When all the lyrics were downloaded and filtered, Hip Hop was the genre with the most words, with over 20,000 in comparison to other genres:
"Love" and "Yeah" were top words in all genres.
I thought it would be cool to see which genre made reference to love the most, so I did just that. By dividing the number of mentiones of the word "love" by the total words in each song, I was able to get percentage values.
R&B makes the most references to love (duh), with Pop in second place. Hip Hop mentions it the least of all genres.
"swear words" were words in this list found within the lyrics: "fuck", "shit", "bitch", "damn", "cunt", "slut", "whore", "ho", "piss", "bollocks" (for the British artists!), "dick", "cock".
First, I found the most common swear words per genre:
For this category, I expected Hip Hop to be at the top, by a lot (it was). I wasn't too sure what the rest of the rankings would look like for the other genres, and I was a little surprised by the results:
43% of rap music is swear words! R&B is in second place, with a shocking 36% difference.
I didn't bother looking through the most common swear words to figure out who would reference them the most - safe to say Hip Hop wins this round.
I grouped "Substances" into 7 categories: Marijuana (weed), Alcohol, Heroin, Meth, Pills, Cocaine, Ecstasy (including LSD, shrooms, molly). Hip Hop was in first place in terms of substance mentions, but I was shocked to see what was in second place:
Country music! I expected Pop/R&B to be in second, but apparently that isn't the case. Of all substances, Alcohol was the most commonly referenced, with Marijuana in 2nd place.
I decided to compare references to these two substances between groups:
Country music references alcohol the most! By quite a lot in comparison to the other genres as well. Hip Hop is in second place with this one.
Hip Hop references marijuana the most, far more than other genres!
To capture mentions of violence, I gathered words related to aggression (as much as I could think of, present in the code) and filtered each genre for mentions. Hip Hop was once again first in this category, with Pop narrowly beating out Rock for second place.
Lastly, I thought it would be cool to add a sentiment score to see how the genres stacked up against each other. I expected Hip-Hop to be far in the negatives due to the quantity of violence/substance/swear words present.
As you can see, that is the case!
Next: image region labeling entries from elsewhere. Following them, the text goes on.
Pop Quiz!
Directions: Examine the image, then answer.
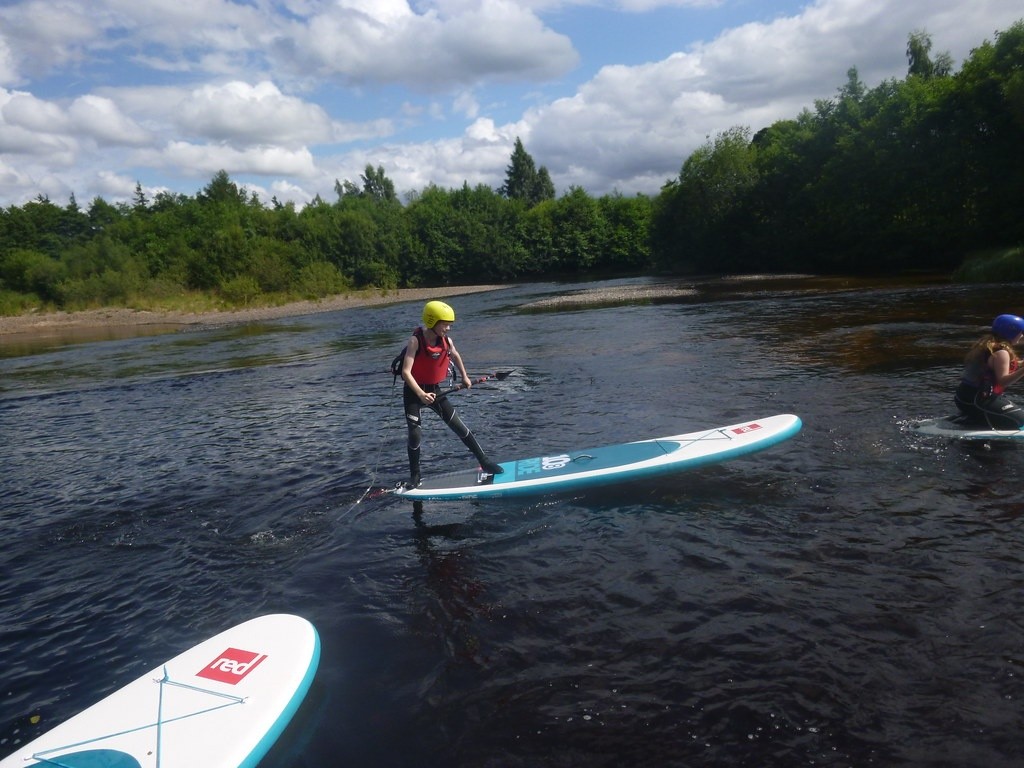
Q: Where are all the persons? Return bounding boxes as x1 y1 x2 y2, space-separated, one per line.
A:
947 314 1024 428
400 301 503 488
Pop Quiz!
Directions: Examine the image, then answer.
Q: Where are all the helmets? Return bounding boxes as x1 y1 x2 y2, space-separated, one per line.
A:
992 314 1024 339
422 301 455 329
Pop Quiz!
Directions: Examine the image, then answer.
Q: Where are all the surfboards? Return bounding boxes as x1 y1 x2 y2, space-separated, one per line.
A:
0 612 322 768
901 412 1024 440
393 412 803 501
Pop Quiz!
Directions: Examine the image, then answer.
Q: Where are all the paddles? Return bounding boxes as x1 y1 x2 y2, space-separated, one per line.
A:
430 368 518 399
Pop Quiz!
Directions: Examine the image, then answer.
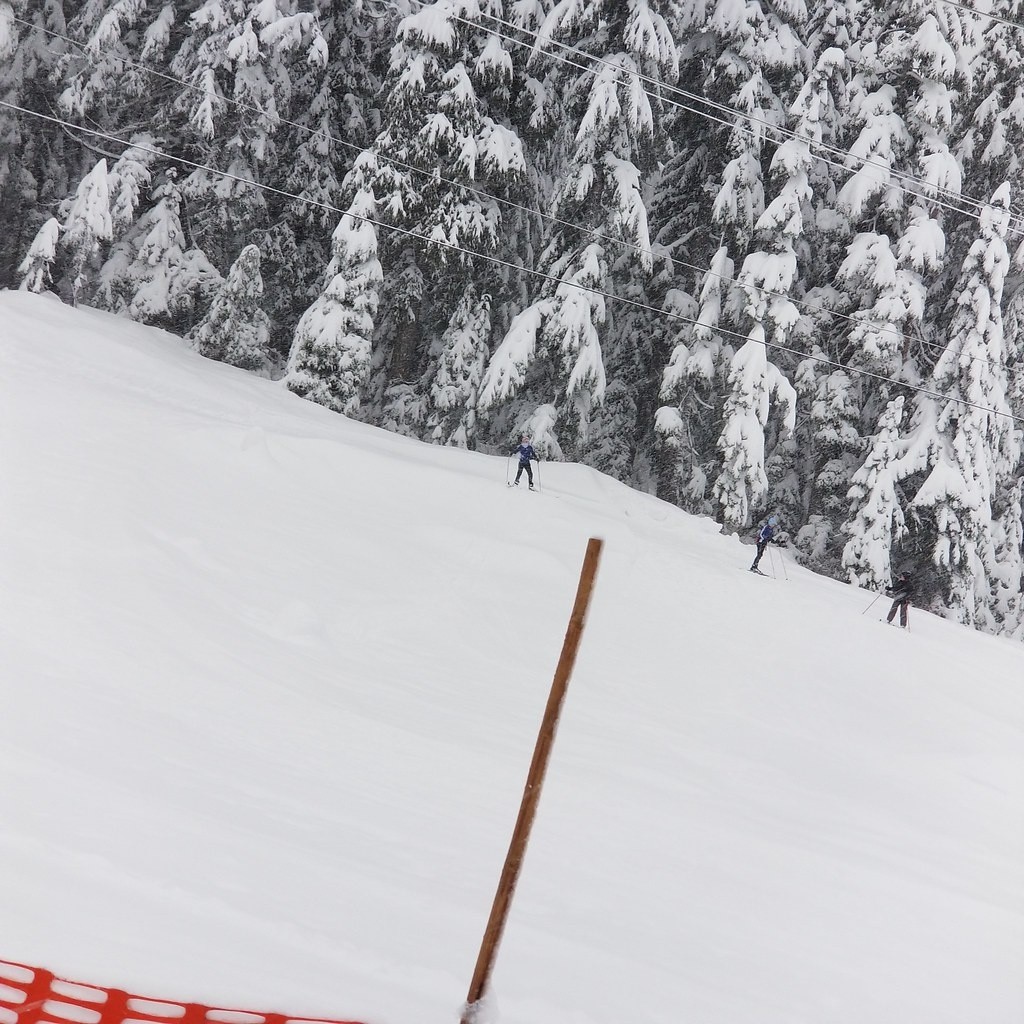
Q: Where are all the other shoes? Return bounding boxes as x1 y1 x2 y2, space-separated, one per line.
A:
751 565 761 573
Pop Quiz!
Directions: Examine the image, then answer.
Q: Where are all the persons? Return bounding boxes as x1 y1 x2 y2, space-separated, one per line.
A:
509 437 540 490
750 517 778 575
885 572 912 627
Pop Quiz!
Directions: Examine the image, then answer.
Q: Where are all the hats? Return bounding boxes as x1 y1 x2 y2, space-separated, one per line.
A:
522 437 529 442
768 518 777 526
902 571 911 579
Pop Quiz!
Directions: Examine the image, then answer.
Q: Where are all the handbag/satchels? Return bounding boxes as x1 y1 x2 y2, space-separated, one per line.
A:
755 535 761 544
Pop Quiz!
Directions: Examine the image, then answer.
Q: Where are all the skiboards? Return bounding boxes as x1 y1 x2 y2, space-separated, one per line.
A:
739 568 775 579
878 618 910 631
506 478 537 492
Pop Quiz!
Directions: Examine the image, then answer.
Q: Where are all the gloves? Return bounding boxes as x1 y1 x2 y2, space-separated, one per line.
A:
767 537 772 542
771 540 777 544
885 586 890 590
536 459 539 463
510 453 513 457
In fact, all genres are in the negatives, with the exception of R&B music, which is in the low positives (makes sense because they're talking about love so much).
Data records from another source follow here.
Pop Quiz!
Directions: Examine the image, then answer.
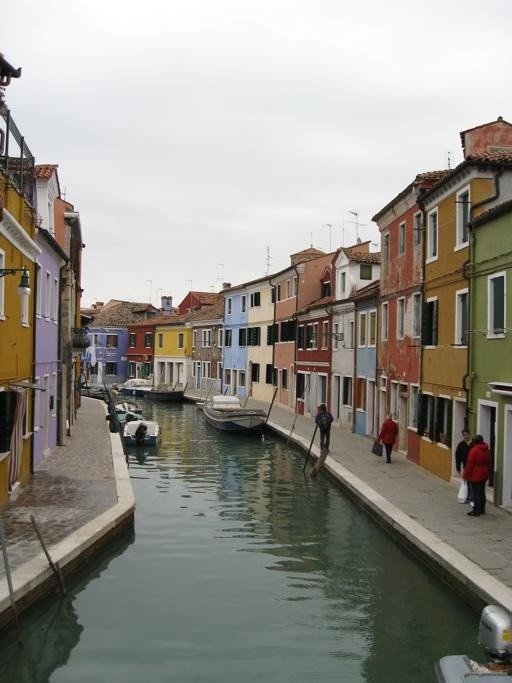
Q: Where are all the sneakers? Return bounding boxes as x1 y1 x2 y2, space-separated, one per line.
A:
467 501 485 516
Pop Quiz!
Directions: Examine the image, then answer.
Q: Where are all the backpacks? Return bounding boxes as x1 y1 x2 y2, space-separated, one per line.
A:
318 412 331 429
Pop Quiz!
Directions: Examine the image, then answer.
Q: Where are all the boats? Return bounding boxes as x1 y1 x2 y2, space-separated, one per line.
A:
116 402 159 446
433 605 511 683
203 395 266 431
119 379 184 401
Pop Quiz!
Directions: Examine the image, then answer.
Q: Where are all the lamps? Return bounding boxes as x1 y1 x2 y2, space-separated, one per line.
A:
310 333 344 344
0 265 31 328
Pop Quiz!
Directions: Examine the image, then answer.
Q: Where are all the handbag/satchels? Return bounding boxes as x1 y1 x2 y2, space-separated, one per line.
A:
372 440 383 456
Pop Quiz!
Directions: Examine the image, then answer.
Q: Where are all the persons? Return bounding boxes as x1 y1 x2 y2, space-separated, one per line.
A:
455 429 475 507
377 414 398 464
462 434 492 516
315 404 333 452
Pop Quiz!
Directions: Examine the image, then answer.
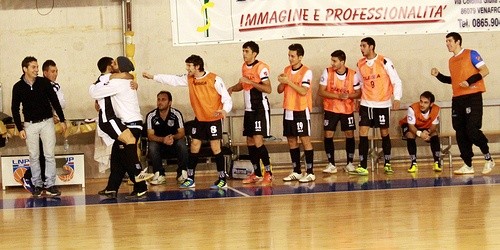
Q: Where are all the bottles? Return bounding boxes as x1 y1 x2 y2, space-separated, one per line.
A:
64 140 69 153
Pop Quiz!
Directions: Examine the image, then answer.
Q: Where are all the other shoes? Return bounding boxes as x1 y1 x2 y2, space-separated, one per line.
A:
135 167 154 183
98 188 117 199
209 179 227 189
481 158 495 174
32 187 43 196
383 163 394 175
47 186 62 196
255 172 274 187
20 177 34 194
433 161 443 172
177 170 187 183
124 190 150 199
242 172 262 184
148 171 166 185
179 178 196 189
299 173 316 183
283 172 303 181
453 165 474 174
408 164 418 173
344 162 355 172
349 167 369 176
322 163 337 173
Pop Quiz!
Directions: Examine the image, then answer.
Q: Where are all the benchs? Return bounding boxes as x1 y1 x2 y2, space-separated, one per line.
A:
141 119 500 181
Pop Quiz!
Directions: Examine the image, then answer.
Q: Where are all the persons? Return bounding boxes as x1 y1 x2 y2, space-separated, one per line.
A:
399 90 447 172
11 58 66 198
352 37 403 175
141 54 232 190
144 90 192 186
224 42 274 185
276 43 316 185
431 32 496 175
318 50 363 174
90 55 153 198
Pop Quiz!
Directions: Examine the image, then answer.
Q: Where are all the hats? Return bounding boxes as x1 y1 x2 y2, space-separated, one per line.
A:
117 56 134 73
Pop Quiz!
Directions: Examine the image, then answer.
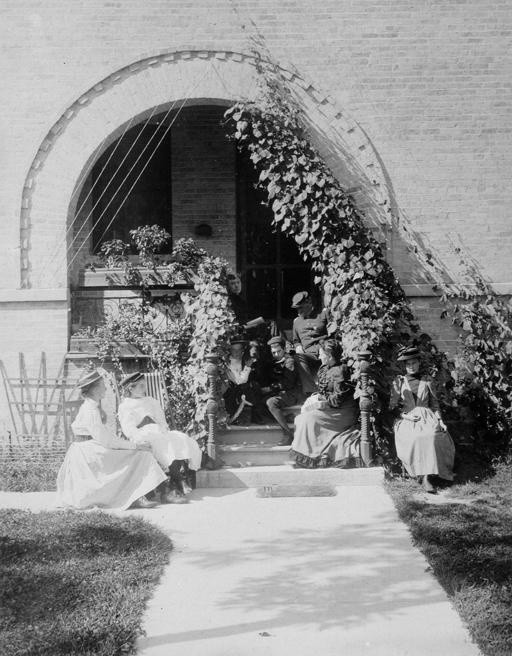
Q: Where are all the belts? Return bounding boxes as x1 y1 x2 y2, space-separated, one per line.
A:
136 415 156 429
73 433 93 443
I decided to do the same thing, but by artist to see if any were far more negative than others
- Eminem
- 2Pac
- Lil Wayne
- DMX
- JAY-Z
- Whitney Houston
- Mary J. Blige
- Celine Dion
- Stevie Wonder
- Janet Jackson
A larger collection of lyrics to analyze would be a major benefit as this would allow analysis of the same metrics accross more genres/languages, allowing for more accurate findings.